1
votes

The input for the parser is similar to this example:

struct Word{
    Word(std::string txt, int val)
    :text(txt)
    ,value(val)
    {}

    std::string text;
    int value;
};

int main()
{
    std::vector<Word> input;

    input.push_back(Word("This", 10));
    input.push_back(Word("is", 73));
    input.push_back(Word("the", 5));
    input.push_back(Word("input", 32));
}

The grammar for the parser is written for to the text variable of the Words and can look like this:

qi::rule<Iterator, int()> word = qi::string("This") | 
                                 qi::string("is") | 
                                 qi::string("the") | 
                                 qi::string("input"); 
qi::rule<Iterator, std::vector<int>()> start = +word;

Parsing the std::vector<Word> input should result in a vector containing the corresponding Integer values, for this example it would be

[10,73,5,32]
  1. Is this even possible with boost::spirit or should I take a different approach?

If this is could be a reasonable solution,

  1. How can one implement an Iterator for this, how does it look like?
  2. What should the semantic actions look like to create the corresponding synthesized attribute or do I need some other spirit "magic"?

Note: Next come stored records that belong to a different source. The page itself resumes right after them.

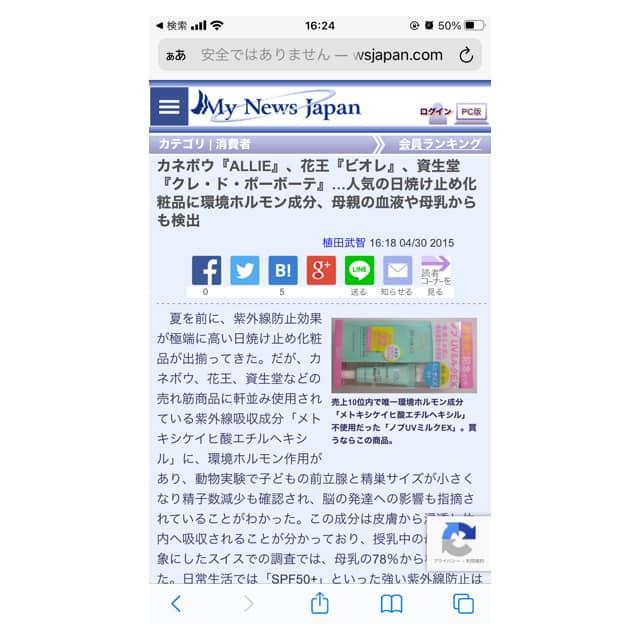 http://www.mynewsjapan.com/reports/2151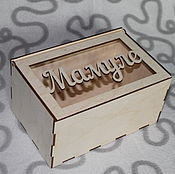 Сувениры и подарки handmade. Livemaster - original item Gift box with the inscription. Handmade.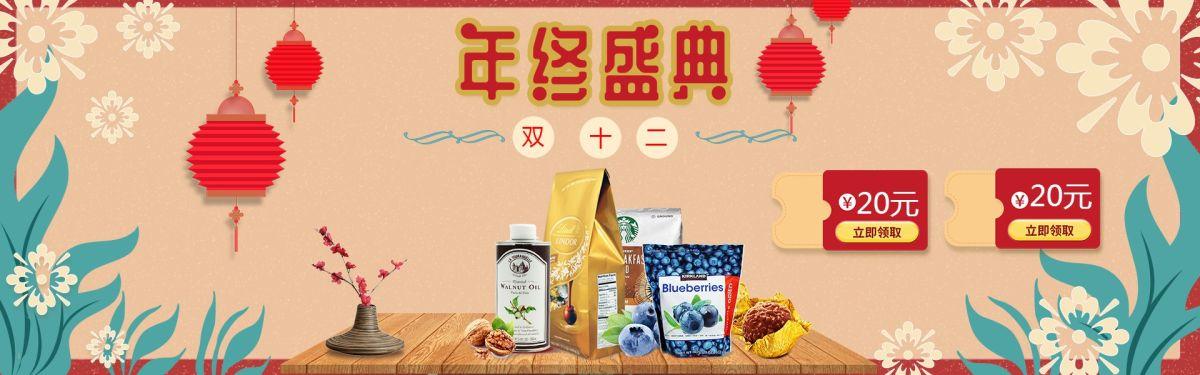 时尚炫酷手绘偏平风格年终盛典零食电商店铺Banner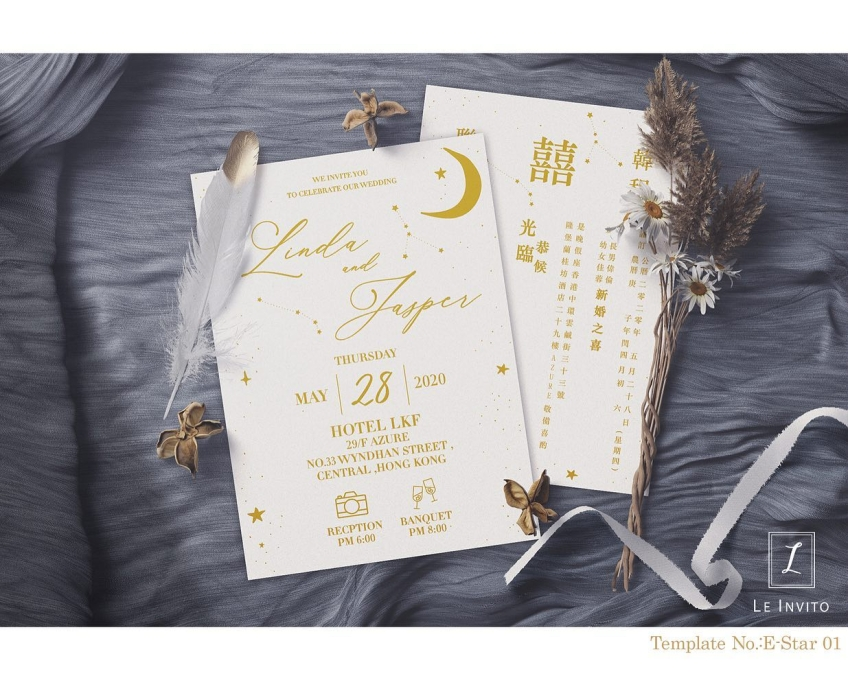 LE INVITO-4-婚禮服務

I hope I have provided enough information for this, let me know if not.


EDIT:

Looks like I asked not specific enough since I tried to keep this question as general as possible. Sehe's solution should work for what I described, but I have the following limitations:

  1. A Word can occur multiple times with different Integer values, there is no correlation between a Words text and its Integer value
  2. The "text" (in this example "This is the input") needs to be parsed anyway to complete another task. I have already written everything to do so and it would be really easy for me to add what I need, if only I could access the Integer value from inside the semantic actions somehow.
1

1 Answers

1
votes

This appears superficially more related to lexing (a.k.a. tokenizing or scanning). See Boost Spirit Lex.

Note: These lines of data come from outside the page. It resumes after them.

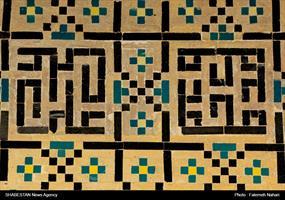 خط بنایی بر دیوار امامزاده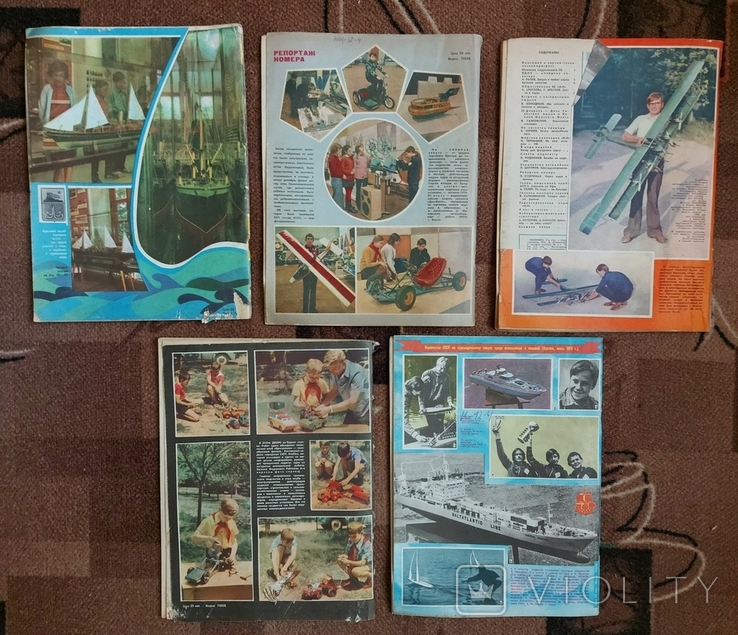 Журналы Моделист конструктор 70-х 5 шт., фото №3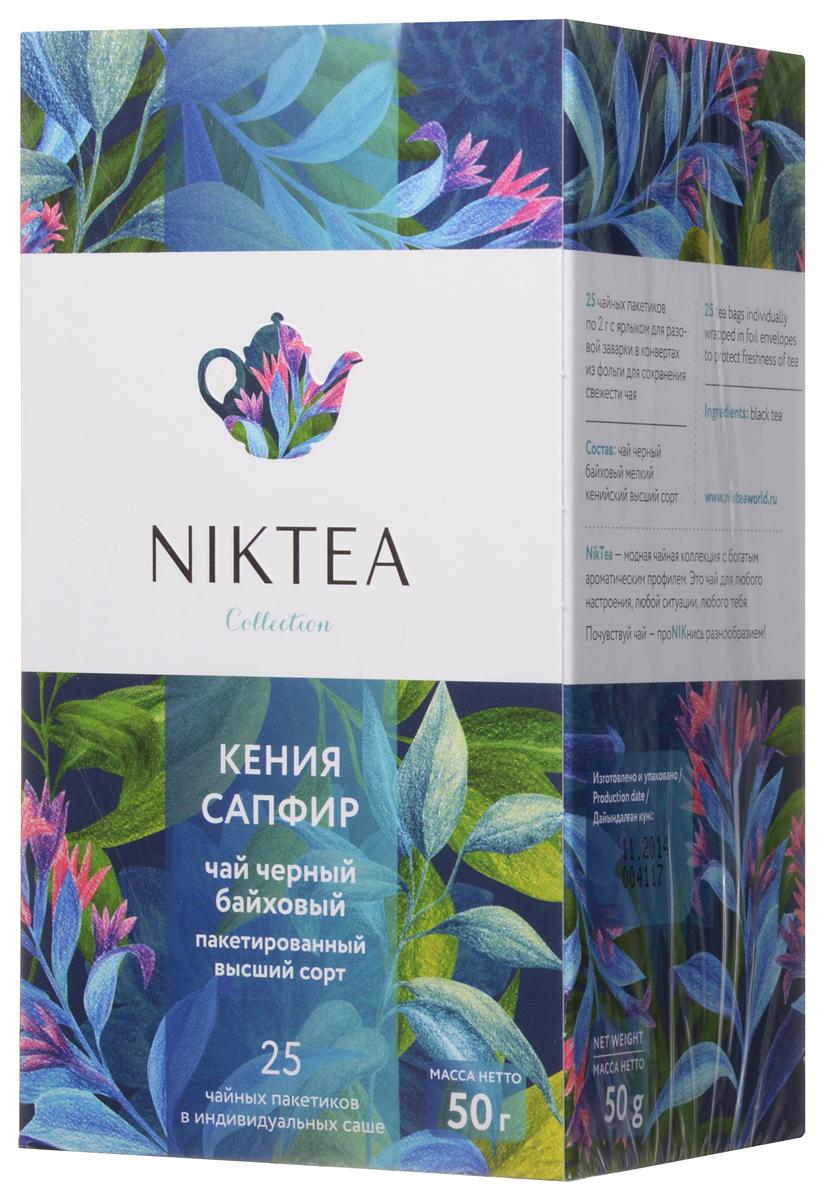 Niktea Kenya Sapphire чай черный в пакетиках, 25 шт0120710Niktea Kenya Sapphire - богатый, насыщенный купаж из знойной Кении, скрывающий легкие оттенки специй за структурным доминантным вкусом. Превосходно бодрит ранним утром.Коллекция NikTea разработана командой экспертов, имеющих богатый опыт в чайной индустрии. Во время ее создания выбирались самые надежные поставщики из Европы и стран происхождения чая, а в линейку включили не только топовые аутентичные позиции, но и новые интересные рецептуры в традициях современной чайной миксологии.NikTea – это действительно качественный чай. Для истинных ценителей мы предлагаем безупречное качество: отборное сырье, фасовку на высокотехнологичном производственном комплексе в России, постоянный педантичный контроль готового продукта, а также сертификацию сырья по международным стандартам.NikTea – это разнообразие. В линейках листового и пакетированного чаяпредставлены все основные группы вкусов – от классического черного и зеленого чая до ароматизированных, фруктовых и травяных композиций.NikTea – это стиль. Необычная упаковка с модным авторским дизайном создает яркий и запоминающийся стиль, а интересные коктейльные рецептуры дают возможность экспериментировать со вкусами.Фильтр-бумага для пакетированного чая NikTea поставляется одним из мировых лидеров по производству специальных высококачественных бумаг — компанией Glatfelter. Чайная фильтровальная бумага Glatfelter представляет собой специально разработанный микс из натурального волокна абаки и целлюлозы. Такая фильтр-бумага обеспечивает быструю и качественную экстракцию чая, но в то же самое время не пропускает даже самые мелкие частицы чайного листа в настой. В результате вы получаете превосходный цвет, богатый вкус и насыщенный аромат чая.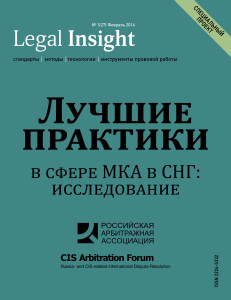 Survey of the CIS Legal Services Market in International Arbitration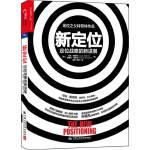 新定位:定位战略的新进展(著名营销及销售行为专家孙路弘倾情导读,多道测试题精读引路。)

With Spirit Qi "magic", use symbols:

Live On Coliru

#include <boost/spirit/include/qi.hpp>

namespace qi = boost::spirit::qi;

struct tokens : qi::symbols<char, int>
{
    tokens() {
        add
            ("This",  10)
            ("is",    73)
            ("the",   5)
            ("input", 32);
    }
};

int main() {
    std::string const input("This is the input");

    std::vector<int> parsed;
    std::string::const_iterator f = input.begin(), l = input.end();
    bool ok = qi::phrase_parse(f, l, qi::no_case[ +tokens() ], qi::space, parsed);

    if (ok)
        std::cout << "Parse success: ";
    else
        std::cout << "Parse failed: ";

    std::copy(parsed.begin(), parsed.end(), std::ostream_iterator<int>(std::cout, " "));

    if (f!=l)
        std::cout << "\nRemaining input: '" << std::string(f,l) << "'\n";
}

Prints:

Parse success: 10 73 5 32 

See also qi::no_case and qi::symbols:

When symbols is used for case-insensitive parsing (in a no_case directive), added symbol strings should be in lowercase. Symbol strings containing one or more uppercase characters will not match any input when symbols is used in a no_case directive.